• **Stated goal**: Starting with the line containing "Of the available options" and going on through the line containing "3.94 meters", give those items as a two-column CSV with the headers item_text and answer. Put one row per item, with each field in double quotes and any line breaks replaced by spaces.

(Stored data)
────────────────────

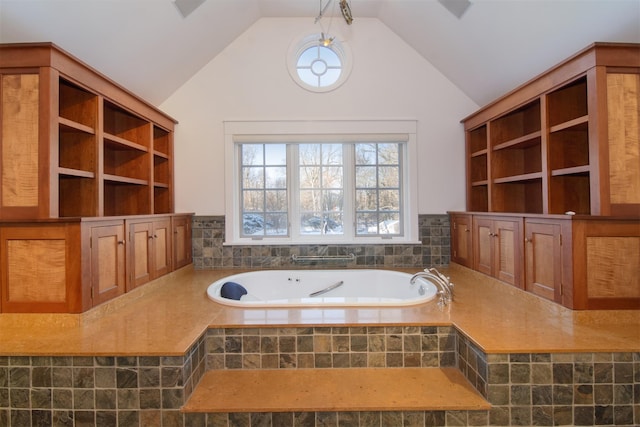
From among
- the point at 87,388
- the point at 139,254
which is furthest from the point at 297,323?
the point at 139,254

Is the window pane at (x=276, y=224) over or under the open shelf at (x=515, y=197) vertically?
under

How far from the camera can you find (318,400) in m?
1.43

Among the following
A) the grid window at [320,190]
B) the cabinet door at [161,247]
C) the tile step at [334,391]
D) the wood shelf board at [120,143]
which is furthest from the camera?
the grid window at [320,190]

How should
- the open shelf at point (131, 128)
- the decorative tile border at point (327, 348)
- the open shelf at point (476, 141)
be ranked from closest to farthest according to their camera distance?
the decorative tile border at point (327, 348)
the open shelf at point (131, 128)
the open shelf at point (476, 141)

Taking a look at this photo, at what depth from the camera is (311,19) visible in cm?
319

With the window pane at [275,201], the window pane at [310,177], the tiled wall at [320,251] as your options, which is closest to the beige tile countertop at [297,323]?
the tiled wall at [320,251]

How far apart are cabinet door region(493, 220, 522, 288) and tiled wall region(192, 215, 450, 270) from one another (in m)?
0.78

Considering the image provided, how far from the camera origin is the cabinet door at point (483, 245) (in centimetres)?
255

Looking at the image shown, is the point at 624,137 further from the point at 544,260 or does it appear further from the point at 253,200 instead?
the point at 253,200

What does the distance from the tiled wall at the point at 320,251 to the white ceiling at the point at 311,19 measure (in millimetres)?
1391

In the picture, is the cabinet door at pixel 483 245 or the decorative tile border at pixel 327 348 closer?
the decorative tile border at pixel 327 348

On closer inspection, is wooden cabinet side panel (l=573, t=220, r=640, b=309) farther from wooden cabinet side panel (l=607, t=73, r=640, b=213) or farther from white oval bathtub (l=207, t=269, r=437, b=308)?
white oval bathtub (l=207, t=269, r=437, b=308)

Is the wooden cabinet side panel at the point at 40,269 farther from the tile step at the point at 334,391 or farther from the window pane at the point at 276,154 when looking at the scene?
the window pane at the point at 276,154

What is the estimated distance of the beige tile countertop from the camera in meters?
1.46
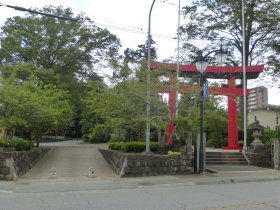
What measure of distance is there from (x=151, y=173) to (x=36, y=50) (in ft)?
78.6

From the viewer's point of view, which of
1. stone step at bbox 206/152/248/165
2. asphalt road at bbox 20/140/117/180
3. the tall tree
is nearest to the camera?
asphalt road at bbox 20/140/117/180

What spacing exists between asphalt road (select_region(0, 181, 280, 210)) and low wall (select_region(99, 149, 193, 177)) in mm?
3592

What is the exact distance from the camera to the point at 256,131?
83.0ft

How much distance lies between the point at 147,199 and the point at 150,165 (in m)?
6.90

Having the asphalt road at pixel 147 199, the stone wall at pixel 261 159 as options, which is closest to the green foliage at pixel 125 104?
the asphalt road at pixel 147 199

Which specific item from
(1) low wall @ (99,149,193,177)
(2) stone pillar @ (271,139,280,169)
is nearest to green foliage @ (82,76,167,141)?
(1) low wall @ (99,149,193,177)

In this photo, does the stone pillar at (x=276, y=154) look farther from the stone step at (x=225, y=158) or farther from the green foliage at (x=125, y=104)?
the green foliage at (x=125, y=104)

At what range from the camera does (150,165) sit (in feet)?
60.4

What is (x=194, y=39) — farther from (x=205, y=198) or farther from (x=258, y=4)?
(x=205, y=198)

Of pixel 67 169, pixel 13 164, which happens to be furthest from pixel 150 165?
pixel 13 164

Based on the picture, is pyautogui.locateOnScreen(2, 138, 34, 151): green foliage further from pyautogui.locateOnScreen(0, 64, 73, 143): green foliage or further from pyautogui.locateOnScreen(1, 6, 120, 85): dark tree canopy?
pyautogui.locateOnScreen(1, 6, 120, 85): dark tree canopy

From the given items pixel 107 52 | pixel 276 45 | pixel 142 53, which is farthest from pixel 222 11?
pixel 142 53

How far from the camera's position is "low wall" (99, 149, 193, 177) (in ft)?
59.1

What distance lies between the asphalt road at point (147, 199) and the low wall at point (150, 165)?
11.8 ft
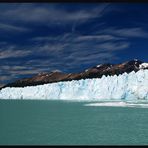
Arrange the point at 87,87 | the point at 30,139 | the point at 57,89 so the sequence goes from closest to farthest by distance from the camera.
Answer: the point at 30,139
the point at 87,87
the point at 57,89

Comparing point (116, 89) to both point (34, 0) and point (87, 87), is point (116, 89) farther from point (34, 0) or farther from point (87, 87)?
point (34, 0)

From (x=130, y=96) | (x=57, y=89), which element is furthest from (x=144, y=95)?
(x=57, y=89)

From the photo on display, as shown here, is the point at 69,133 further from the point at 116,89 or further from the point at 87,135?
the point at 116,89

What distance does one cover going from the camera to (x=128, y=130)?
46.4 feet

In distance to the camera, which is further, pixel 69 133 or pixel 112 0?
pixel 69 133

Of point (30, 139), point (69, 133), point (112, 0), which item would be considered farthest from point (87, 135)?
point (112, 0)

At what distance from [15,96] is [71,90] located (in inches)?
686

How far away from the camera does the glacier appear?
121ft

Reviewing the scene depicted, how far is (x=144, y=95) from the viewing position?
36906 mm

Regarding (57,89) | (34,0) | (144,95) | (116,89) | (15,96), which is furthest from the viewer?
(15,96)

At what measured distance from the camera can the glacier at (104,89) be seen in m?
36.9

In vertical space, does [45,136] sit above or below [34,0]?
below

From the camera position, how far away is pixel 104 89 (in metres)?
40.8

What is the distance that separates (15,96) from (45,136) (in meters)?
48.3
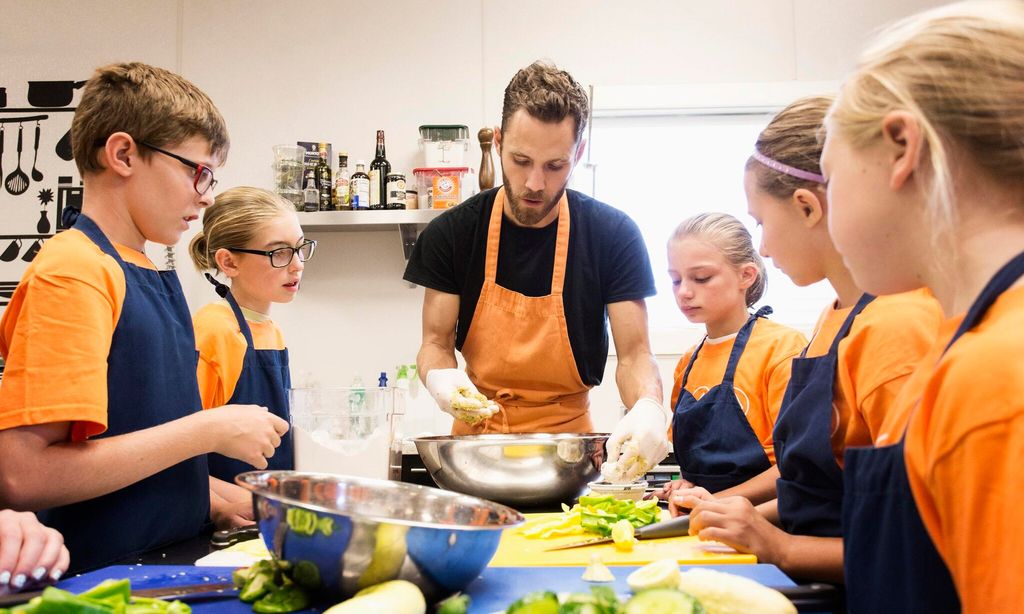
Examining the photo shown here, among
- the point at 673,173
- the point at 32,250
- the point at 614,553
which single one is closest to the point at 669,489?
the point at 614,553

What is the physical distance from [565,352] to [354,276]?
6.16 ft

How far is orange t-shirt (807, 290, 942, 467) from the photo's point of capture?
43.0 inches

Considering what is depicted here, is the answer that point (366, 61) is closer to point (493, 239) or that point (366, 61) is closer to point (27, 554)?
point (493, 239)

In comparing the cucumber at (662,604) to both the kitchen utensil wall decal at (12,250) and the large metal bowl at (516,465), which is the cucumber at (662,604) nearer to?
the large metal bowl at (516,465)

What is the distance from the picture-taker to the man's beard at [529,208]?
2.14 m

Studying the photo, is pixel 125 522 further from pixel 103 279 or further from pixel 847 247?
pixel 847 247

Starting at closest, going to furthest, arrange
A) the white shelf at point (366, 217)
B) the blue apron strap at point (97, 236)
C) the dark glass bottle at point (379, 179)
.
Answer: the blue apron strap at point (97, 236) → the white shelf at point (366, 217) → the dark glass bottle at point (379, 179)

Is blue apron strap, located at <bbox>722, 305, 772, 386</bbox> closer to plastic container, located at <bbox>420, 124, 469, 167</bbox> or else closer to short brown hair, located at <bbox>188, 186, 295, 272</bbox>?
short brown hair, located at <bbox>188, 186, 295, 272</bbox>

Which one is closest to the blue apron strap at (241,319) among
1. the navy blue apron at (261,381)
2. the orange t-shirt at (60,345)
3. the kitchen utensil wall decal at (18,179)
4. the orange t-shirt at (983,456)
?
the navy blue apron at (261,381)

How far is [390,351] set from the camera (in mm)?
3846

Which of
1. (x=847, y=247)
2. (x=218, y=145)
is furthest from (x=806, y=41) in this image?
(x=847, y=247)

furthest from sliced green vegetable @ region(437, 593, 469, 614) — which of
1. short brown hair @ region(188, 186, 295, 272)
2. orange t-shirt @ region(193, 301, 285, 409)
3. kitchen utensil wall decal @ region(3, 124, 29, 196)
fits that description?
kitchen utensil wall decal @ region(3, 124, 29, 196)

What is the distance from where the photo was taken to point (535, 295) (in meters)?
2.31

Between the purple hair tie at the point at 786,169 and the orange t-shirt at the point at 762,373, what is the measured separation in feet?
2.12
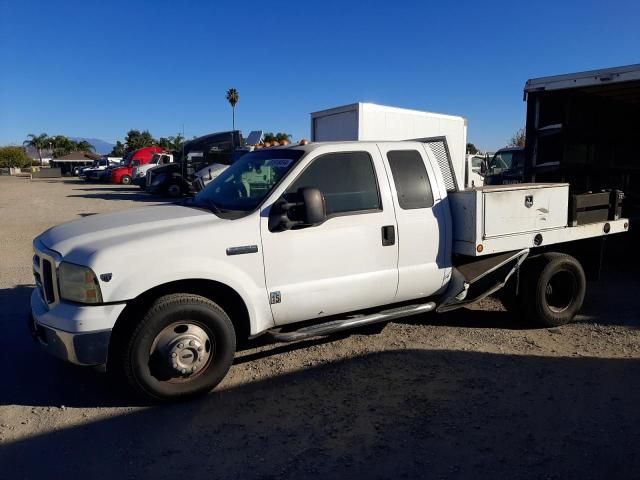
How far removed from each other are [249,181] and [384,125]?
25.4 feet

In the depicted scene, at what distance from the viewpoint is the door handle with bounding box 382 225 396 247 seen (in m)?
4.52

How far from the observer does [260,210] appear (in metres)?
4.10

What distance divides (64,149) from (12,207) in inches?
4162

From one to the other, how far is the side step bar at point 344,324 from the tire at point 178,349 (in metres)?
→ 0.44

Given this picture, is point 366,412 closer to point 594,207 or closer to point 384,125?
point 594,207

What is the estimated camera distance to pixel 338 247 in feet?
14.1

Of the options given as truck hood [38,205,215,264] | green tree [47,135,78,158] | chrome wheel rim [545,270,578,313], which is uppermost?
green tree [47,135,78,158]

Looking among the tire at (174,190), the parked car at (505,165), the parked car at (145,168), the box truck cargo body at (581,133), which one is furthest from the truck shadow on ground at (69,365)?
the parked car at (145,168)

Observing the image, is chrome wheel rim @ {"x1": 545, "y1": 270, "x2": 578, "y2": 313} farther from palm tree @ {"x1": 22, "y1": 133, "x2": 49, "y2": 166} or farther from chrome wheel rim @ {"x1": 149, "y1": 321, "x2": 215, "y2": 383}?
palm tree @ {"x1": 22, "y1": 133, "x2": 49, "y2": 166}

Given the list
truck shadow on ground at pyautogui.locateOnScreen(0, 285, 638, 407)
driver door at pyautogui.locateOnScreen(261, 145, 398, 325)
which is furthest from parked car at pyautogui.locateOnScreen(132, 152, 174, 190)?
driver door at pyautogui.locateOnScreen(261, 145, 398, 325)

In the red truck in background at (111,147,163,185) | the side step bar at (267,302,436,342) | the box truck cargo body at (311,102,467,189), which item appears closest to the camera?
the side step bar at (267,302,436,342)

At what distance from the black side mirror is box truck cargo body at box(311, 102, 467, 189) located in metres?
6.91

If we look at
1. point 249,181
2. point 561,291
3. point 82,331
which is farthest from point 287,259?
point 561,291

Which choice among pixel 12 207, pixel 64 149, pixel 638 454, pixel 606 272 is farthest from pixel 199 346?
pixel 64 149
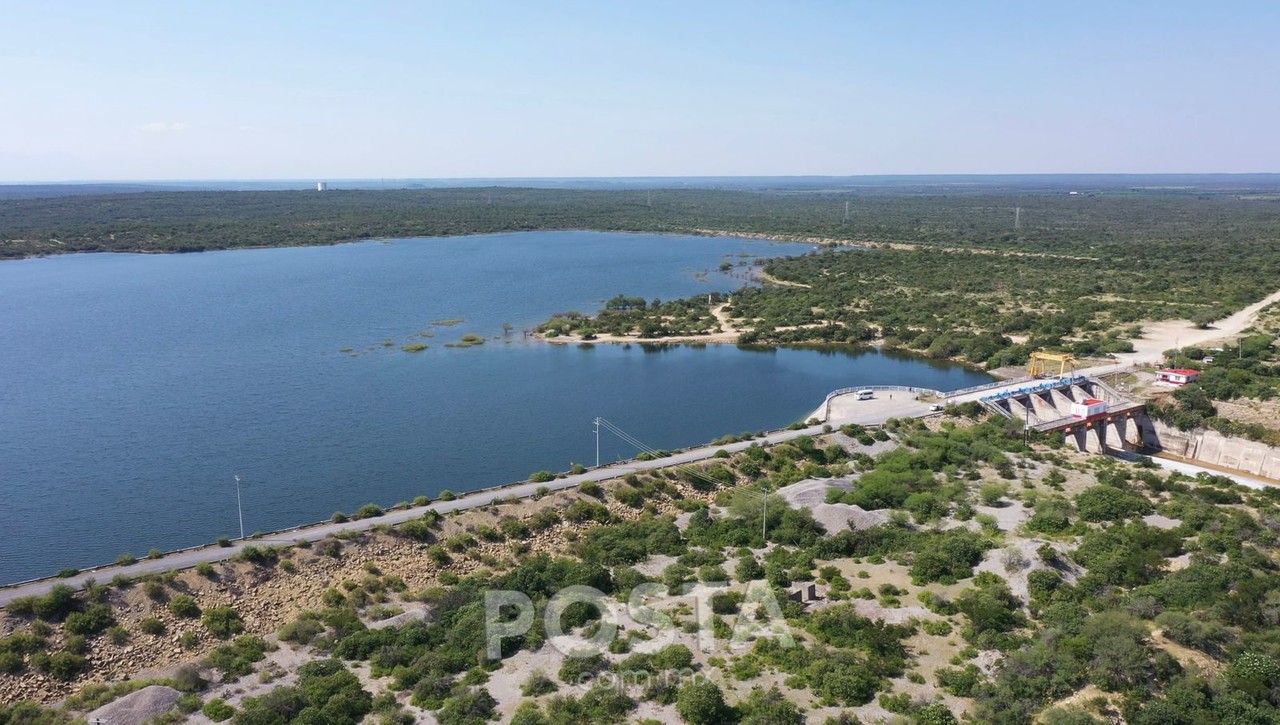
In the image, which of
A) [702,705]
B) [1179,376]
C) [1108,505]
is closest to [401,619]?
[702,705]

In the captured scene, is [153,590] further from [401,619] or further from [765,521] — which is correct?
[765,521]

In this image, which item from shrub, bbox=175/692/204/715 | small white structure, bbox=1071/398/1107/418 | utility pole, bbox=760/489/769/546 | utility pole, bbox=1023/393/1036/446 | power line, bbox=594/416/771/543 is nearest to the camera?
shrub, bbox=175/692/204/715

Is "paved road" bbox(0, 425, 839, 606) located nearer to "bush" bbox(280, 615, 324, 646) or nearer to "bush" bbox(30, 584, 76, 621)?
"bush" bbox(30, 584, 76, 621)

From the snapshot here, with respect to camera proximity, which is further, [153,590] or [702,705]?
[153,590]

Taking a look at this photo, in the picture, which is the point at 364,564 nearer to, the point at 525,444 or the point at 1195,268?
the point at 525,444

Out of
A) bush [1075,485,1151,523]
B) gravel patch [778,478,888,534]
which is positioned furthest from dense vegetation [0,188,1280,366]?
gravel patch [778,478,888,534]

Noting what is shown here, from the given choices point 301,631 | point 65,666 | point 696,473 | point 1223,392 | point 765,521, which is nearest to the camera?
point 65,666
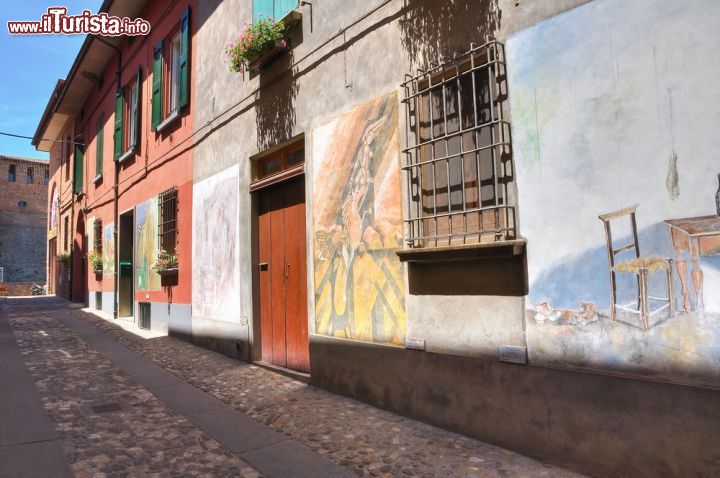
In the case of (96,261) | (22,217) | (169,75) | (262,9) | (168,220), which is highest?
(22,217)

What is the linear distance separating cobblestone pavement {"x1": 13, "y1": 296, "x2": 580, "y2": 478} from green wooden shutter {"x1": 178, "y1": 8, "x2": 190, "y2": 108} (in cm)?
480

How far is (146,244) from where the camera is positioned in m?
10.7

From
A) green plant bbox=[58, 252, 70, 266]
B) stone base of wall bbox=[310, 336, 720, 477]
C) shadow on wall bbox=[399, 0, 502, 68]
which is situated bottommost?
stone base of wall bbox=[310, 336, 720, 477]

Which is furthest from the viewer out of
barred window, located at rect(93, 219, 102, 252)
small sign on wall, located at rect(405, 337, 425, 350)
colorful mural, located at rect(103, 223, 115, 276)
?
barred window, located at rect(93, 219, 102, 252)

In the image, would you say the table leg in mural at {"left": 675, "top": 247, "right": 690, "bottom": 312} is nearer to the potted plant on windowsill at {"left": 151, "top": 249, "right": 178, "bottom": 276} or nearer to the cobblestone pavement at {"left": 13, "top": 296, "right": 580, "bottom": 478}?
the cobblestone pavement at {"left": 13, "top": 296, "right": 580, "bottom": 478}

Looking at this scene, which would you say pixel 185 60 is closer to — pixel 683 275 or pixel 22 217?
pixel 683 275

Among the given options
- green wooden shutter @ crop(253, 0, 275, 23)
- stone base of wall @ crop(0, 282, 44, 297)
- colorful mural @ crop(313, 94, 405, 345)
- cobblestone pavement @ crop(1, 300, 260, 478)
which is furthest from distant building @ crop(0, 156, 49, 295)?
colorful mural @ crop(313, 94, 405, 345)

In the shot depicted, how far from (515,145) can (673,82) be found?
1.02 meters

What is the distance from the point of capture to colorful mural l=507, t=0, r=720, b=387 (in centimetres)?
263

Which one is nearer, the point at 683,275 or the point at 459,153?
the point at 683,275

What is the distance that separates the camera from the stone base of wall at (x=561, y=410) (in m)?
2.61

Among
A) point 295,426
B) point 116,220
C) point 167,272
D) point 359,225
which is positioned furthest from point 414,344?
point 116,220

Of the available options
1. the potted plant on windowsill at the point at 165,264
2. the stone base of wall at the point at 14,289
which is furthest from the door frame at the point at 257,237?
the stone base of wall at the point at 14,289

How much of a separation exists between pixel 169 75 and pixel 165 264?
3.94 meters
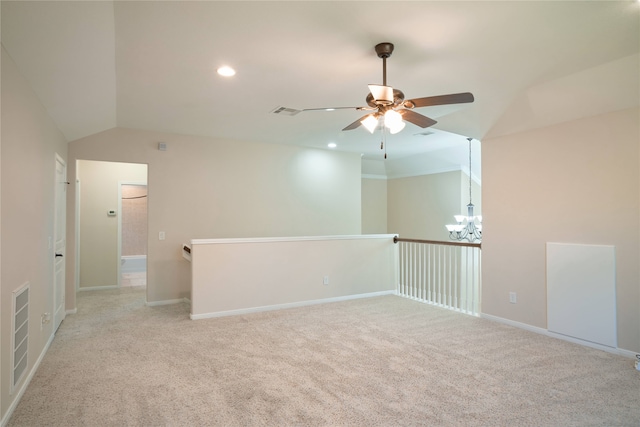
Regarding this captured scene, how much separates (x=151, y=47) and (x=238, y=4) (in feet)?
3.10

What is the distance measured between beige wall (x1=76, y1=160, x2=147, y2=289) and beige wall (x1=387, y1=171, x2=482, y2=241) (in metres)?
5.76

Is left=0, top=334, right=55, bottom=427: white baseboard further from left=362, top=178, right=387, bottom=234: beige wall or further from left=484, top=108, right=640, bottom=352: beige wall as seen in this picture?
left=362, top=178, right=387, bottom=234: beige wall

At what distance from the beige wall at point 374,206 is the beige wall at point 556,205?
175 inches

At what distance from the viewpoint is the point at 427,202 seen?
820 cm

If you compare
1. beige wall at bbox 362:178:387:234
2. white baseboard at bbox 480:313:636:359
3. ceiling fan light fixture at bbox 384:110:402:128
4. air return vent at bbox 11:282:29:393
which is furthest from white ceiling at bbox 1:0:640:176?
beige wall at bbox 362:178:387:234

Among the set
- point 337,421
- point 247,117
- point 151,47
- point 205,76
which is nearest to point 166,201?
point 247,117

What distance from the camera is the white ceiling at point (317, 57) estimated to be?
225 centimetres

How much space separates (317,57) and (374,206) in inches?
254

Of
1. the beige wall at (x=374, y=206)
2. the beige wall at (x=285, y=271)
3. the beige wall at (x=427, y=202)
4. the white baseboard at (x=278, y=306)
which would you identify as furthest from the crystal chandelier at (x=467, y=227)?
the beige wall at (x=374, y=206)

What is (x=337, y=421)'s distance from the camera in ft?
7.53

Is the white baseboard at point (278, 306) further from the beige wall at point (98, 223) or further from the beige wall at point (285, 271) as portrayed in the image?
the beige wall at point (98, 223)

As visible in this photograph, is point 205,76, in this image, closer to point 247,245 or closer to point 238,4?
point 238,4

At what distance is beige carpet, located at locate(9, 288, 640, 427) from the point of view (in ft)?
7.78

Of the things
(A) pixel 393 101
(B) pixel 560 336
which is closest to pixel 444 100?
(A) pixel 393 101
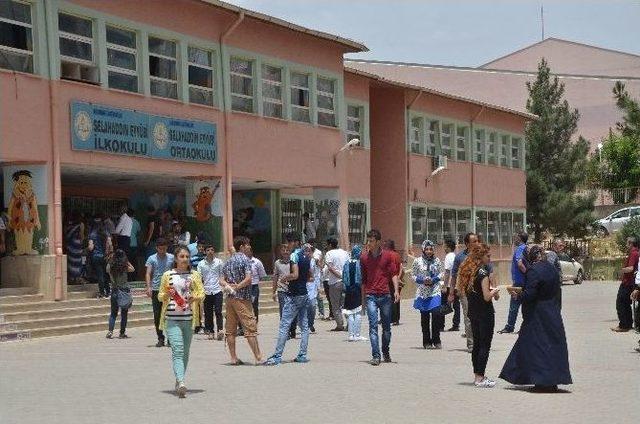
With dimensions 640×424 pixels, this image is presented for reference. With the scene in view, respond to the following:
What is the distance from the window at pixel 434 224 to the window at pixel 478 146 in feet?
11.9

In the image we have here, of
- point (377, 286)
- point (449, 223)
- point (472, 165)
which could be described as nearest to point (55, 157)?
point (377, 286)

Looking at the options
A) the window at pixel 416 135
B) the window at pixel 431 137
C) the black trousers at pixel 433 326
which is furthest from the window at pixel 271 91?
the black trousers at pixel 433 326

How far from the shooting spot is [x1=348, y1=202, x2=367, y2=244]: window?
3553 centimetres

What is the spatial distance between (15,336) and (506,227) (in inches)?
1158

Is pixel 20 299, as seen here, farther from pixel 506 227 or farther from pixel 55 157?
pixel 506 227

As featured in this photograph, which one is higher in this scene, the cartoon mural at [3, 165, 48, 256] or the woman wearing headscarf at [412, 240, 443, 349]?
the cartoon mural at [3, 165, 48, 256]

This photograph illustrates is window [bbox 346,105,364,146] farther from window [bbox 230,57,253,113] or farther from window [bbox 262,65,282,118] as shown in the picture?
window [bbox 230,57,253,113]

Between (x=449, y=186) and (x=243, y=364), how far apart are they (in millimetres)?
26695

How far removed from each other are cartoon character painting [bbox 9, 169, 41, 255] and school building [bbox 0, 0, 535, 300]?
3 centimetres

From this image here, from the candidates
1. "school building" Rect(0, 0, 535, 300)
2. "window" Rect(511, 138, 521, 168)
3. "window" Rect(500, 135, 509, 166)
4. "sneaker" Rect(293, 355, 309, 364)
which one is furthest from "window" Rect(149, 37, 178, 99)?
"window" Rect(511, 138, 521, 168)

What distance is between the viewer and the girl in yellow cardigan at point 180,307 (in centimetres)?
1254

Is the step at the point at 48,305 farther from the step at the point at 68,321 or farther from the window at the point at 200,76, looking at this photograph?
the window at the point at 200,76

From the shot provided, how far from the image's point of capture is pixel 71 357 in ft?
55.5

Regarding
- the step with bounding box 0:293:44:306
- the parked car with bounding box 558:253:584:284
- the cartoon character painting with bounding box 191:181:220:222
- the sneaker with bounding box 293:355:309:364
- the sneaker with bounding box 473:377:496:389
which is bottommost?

────────────────────

• **Worked solution**:
item_text,answer
"Of the available options 1. the potted plant on windowsill at the point at 165,264 2. the stone base of wall at the point at 14,289 which is furthest from the door frame at the point at 257,237?","the stone base of wall at the point at 14,289"
"How much of a separation exists between pixel 169 75 and pixel 165 264?","3.94 meters"